In the entries that follow, find the word "vote" and report each line it is on.

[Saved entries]
- - -
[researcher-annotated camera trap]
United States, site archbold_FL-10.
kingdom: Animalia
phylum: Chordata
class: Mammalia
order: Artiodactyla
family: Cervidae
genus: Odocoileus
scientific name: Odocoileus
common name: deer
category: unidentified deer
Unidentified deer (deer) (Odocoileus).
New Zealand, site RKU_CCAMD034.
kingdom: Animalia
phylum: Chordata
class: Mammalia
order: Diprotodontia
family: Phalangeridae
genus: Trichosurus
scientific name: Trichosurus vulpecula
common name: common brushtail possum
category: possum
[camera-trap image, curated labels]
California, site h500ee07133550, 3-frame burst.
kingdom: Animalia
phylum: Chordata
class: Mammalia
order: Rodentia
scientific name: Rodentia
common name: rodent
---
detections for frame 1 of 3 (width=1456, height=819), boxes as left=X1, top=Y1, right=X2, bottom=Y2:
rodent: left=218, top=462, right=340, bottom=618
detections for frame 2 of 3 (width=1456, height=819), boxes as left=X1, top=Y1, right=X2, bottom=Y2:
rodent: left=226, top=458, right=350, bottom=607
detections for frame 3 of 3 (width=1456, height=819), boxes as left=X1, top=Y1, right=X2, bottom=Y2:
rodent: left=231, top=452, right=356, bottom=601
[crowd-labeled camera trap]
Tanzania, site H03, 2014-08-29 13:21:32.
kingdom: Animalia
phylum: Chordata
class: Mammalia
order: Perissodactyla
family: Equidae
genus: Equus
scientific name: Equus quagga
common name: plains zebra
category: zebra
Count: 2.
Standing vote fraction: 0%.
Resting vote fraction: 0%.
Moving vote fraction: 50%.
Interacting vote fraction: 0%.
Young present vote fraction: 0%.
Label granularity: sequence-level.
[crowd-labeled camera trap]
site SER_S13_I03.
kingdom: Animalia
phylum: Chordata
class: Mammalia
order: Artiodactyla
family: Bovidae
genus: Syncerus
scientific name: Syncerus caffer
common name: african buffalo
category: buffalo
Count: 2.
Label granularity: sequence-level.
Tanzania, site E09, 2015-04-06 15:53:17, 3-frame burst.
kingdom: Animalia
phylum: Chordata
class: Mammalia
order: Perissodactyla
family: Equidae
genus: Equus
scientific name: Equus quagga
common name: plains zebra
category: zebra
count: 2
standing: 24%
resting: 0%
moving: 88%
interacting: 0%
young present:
- - -
#### Output below
Standing vote fraction: 0%.
Resting vote fraction: 0%.
Moving vote fraction: 50%.
Interacting vote fraction: 0%.
Young present vote fraction: 0%.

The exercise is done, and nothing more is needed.